JAKARTA-Bank Indonesia (BI) kembali mengingatkan pentingnya mitigasi risiko ketidakseimbangan keuangan, menjaga ketersediaan likuiditas, dan pendalaman pasar keuangan, serta perlunya mendorong pertumbuhan ekonomi secara lebih seimbang dan berkesinambungan. Untuk itu, BI juga telah menyiapkan beberapa kebijakan makroprudensial pada tahun 2015. Beberapa diantaranya adalah penyesuaian ketentuan Giro Wajib Minimum (GWM) -Loan to Deposit Ratio (LDR ), upaya mendorong kredit UMKM melalui mekanisme insentif dan disinsentif serta penerapan Countercyclical Capital Buffer (CCB) maupun penguatan Protokol Manajemen Krisis.
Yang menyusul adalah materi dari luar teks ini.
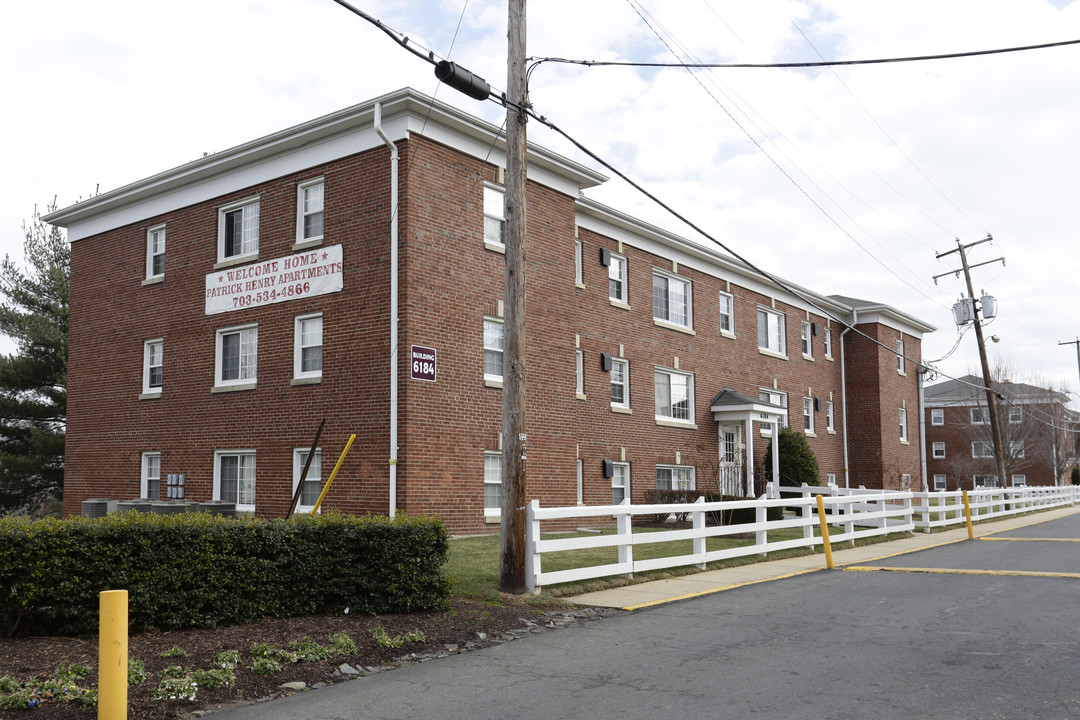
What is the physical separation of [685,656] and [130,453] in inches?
749

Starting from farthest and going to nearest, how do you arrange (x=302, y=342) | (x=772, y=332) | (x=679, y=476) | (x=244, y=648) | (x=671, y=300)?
(x=772, y=332) → (x=671, y=300) → (x=679, y=476) → (x=302, y=342) → (x=244, y=648)

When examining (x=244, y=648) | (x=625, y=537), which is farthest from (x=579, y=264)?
(x=244, y=648)

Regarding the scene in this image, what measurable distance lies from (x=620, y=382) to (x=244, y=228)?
10.8 meters

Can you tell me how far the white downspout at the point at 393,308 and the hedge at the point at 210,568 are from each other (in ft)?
25.2

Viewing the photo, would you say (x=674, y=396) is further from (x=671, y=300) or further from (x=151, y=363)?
(x=151, y=363)

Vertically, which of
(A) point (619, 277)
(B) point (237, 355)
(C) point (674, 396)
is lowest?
(C) point (674, 396)

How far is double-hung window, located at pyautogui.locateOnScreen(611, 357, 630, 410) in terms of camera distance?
2590cm

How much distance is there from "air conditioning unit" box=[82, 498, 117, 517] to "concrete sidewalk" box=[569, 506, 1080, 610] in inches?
544

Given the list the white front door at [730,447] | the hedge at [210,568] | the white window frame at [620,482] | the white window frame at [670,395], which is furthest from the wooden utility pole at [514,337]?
the white front door at [730,447]

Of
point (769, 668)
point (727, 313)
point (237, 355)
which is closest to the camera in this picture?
point (769, 668)

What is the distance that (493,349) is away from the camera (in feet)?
66.9

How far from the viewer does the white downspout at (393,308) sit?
58.2 ft

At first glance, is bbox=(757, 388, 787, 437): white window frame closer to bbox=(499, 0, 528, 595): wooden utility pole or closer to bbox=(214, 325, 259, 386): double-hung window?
bbox=(214, 325, 259, 386): double-hung window

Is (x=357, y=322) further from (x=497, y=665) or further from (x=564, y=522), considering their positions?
(x=497, y=665)
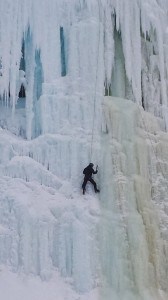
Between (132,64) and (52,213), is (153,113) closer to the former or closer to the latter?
(132,64)

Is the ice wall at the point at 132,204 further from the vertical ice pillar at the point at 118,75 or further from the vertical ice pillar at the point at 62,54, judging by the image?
the vertical ice pillar at the point at 62,54

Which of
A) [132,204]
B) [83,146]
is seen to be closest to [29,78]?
[83,146]

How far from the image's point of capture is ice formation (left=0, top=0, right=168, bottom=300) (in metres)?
11.5

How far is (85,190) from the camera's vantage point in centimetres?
1226

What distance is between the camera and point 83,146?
12508 millimetres

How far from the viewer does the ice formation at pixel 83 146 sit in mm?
11547

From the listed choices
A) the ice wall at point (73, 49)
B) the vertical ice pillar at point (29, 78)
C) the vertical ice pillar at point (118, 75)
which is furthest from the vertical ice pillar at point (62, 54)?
the vertical ice pillar at point (118, 75)

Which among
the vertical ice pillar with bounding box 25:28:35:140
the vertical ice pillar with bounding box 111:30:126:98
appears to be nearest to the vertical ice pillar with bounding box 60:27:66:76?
the vertical ice pillar with bounding box 25:28:35:140

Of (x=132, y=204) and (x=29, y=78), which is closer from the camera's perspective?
(x=132, y=204)

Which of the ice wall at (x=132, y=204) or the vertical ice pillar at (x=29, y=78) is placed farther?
the vertical ice pillar at (x=29, y=78)

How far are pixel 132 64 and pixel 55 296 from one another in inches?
207

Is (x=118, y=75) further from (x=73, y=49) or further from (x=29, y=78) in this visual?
(x=29, y=78)

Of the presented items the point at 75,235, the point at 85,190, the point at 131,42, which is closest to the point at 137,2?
the point at 131,42

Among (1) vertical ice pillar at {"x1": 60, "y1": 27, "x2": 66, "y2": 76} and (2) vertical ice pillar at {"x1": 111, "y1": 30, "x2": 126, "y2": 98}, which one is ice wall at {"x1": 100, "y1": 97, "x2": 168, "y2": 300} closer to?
(2) vertical ice pillar at {"x1": 111, "y1": 30, "x2": 126, "y2": 98}
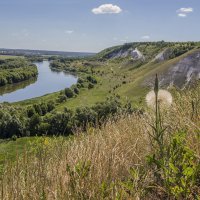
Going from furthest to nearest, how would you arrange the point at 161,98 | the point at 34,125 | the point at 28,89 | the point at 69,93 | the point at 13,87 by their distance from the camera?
the point at 13,87 → the point at 28,89 → the point at 69,93 → the point at 34,125 → the point at 161,98

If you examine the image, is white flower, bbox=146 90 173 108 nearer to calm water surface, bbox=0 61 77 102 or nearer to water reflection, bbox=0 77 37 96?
calm water surface, bbox=0 61 77 102

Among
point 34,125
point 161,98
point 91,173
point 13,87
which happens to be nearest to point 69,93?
point 34,125

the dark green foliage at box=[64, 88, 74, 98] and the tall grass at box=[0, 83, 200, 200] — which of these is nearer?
the tall grass at box=[0, 83, 200, 200]

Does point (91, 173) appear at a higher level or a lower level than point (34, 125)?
higher

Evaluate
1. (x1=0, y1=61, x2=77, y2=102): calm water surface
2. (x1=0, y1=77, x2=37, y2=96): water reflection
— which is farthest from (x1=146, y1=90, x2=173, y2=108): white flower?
(x1=0, y1=77, x2=37, y2=96): water reflection

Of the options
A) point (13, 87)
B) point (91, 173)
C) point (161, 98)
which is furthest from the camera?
point (13, 87)

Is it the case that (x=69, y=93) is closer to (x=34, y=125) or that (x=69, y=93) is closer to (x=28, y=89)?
(x=28, y=89)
Kebijakan lainnya yakni , penyusunan neraca keuangan nasional dan daerah, serta penguatan kerangka operasional kebijakan makroprudensial. Selain itu, BI juga terus mendorong tersedianya payung hukum Jaring Pengaman Sistem Keuangan (JPSK). Berbagai hal tersebut terangkum dalam buku Kajian Stabilitas Keuangan (KSK) No.24, yang diluncurkan di Jakarta, Jumat (8/5) seperi yang dikutip dari laman bi.go.id.
KSK merupakan salah satu publikasi rutin BI yang diterbitkan setiap semester sebagai bentuk transparansi dan akuntabilitas pelaksanaan tugas BI di bidang pengaturan dan pengawasan Makroprudensial kepada stakeholder. Kajian ini diharapkan dapat bermanfaat sebagai referensi untuk menganalisa perkembangan, risiko dan prospek sistem keuangan ke depan.